The task - Print each line from the start of the records below up through the line where "32, Hovedgata, Molde</h1><div" is found, exactly as given.

Records from a data source

···

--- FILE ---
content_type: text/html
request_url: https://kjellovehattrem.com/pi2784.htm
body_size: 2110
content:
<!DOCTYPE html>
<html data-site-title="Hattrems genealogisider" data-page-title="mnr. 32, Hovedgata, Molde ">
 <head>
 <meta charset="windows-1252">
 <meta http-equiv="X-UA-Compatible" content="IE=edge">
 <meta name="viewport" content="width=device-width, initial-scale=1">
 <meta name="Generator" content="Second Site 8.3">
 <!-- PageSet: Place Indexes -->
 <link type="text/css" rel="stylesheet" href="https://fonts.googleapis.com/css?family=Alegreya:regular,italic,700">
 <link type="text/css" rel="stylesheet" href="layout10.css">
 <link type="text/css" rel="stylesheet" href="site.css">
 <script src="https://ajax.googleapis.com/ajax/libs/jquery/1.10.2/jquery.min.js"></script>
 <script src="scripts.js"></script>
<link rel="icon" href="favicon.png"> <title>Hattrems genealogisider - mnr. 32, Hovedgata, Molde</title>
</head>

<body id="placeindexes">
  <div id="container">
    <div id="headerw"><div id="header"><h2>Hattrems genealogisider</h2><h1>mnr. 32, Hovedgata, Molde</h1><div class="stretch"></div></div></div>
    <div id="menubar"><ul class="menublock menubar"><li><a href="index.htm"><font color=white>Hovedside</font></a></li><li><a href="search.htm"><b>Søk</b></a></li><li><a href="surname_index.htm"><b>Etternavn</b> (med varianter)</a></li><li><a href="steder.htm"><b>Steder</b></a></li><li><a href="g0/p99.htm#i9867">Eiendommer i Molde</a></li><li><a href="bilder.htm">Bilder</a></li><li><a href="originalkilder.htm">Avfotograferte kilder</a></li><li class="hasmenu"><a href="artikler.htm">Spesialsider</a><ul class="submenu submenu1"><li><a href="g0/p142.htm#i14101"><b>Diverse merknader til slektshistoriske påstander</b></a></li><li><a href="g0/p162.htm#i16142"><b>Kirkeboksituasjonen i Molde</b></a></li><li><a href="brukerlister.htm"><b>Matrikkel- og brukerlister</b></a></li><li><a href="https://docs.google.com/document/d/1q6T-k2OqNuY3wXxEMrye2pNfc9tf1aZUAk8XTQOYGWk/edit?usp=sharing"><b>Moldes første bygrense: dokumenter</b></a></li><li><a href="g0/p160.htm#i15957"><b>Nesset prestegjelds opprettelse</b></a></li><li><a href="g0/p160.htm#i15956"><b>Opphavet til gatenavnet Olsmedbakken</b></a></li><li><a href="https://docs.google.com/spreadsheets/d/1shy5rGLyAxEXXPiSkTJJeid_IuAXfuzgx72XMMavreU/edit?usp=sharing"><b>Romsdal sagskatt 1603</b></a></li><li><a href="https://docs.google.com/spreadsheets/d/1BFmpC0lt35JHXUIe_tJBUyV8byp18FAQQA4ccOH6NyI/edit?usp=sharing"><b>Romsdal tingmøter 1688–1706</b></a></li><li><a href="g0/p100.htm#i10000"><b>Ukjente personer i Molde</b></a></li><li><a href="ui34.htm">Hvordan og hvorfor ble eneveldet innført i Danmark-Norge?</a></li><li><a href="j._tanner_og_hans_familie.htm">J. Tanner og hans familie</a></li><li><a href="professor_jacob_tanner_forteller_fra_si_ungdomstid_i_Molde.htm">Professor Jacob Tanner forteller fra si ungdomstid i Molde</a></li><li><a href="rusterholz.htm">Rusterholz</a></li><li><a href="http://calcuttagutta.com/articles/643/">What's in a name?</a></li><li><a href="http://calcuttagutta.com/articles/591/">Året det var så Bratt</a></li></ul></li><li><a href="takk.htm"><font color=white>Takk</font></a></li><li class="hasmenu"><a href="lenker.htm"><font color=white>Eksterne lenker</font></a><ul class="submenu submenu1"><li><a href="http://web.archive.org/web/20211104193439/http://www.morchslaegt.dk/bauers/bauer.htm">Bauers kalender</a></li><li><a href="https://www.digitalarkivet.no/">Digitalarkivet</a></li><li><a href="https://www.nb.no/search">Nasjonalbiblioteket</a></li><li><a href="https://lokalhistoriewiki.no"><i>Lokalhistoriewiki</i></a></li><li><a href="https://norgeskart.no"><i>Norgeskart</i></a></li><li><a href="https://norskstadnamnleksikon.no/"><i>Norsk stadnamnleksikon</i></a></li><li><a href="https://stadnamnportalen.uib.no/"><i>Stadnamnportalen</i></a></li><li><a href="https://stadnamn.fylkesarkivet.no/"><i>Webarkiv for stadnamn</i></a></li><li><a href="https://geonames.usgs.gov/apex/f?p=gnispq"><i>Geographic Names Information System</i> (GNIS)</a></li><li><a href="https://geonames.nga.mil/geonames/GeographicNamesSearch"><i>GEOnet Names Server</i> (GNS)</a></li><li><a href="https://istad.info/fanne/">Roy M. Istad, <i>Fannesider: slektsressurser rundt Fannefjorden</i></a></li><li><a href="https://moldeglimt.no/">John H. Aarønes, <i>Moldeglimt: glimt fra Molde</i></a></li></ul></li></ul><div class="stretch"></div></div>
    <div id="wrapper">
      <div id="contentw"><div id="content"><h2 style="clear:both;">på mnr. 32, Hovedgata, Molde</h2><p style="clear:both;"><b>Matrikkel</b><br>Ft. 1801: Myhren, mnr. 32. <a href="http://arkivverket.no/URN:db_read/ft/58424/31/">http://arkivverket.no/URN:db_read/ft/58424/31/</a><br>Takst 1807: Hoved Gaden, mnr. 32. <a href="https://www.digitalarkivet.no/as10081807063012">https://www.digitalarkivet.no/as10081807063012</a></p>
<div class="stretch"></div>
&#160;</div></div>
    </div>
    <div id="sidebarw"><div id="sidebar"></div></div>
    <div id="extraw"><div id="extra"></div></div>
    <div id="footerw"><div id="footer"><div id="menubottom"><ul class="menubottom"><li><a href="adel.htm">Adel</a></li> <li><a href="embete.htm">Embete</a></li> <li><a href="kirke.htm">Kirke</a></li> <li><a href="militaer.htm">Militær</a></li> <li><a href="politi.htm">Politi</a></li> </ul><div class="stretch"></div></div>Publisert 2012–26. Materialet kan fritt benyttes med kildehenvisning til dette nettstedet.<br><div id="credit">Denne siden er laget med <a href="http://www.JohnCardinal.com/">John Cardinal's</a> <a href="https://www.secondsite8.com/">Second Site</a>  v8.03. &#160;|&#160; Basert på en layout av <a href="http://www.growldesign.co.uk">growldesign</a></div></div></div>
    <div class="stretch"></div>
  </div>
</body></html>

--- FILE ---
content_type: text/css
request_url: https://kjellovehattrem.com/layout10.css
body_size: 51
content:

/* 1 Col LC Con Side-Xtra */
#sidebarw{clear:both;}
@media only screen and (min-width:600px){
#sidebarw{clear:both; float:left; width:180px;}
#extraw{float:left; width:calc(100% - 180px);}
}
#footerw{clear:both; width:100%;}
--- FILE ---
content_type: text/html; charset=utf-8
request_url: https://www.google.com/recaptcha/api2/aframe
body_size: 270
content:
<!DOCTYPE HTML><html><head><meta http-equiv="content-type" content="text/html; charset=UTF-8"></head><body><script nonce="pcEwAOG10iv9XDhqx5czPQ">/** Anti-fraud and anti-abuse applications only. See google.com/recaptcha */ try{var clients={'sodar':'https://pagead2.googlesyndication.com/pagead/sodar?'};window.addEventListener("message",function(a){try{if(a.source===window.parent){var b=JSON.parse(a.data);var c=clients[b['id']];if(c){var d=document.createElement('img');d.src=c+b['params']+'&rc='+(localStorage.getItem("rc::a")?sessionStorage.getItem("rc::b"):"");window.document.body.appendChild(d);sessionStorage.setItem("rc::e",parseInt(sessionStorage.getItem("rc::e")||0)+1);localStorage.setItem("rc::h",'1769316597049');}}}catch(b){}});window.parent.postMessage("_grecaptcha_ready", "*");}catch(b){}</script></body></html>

···

Your solution -
--- FILE ---
content_type: text/html
request_url: https://kjellovehattrem.com/pi2784.htm
body_size: 2110
content:
<!DOCTYPE html>
<html data-site-title="Hattrems genealogisider" data-page-title="mnr. 32, Hovedgata, Molde ">
 <head>
 <meta charset="windows-1252">
 <meta http-equiv="X-UA-Compatible" content="IE=edge">
 <meta name="viewport" content="width=device-width, initial-scale=1">
 <meta name="Generator" content="Second Site 8.3">
 <!-- PageSet: Place Indexes -->
 <link type="text/css" rel="stylesheet" href="https://fonts.googleapis.com/css?family=Alegreya:regular,italic,700">
 <link type="text/css" rel="stylesheet" href="layout10.css">
 <link type="text/css" rel="stylesheet" href="site.css">
 <script src="https://ajax.googleapis.com/ajax/libs/jquery/1.10.2/jquery.min.js"></script>
 <script src="scripts.js"></script>
<link rel="icon" href="favicon.png"> <title>Hattrems genealogisider - mnr. 32, Hovedgata, Molde</title>
</head>

<body id="placeindexes">
  <div id="container">
    <div id="headerw"><div id="header"><h2>Hattrems genealogisider</h2><h1>mnr. 32, Hovedgata, Molde</h1><div class="stretch"></div></div></div>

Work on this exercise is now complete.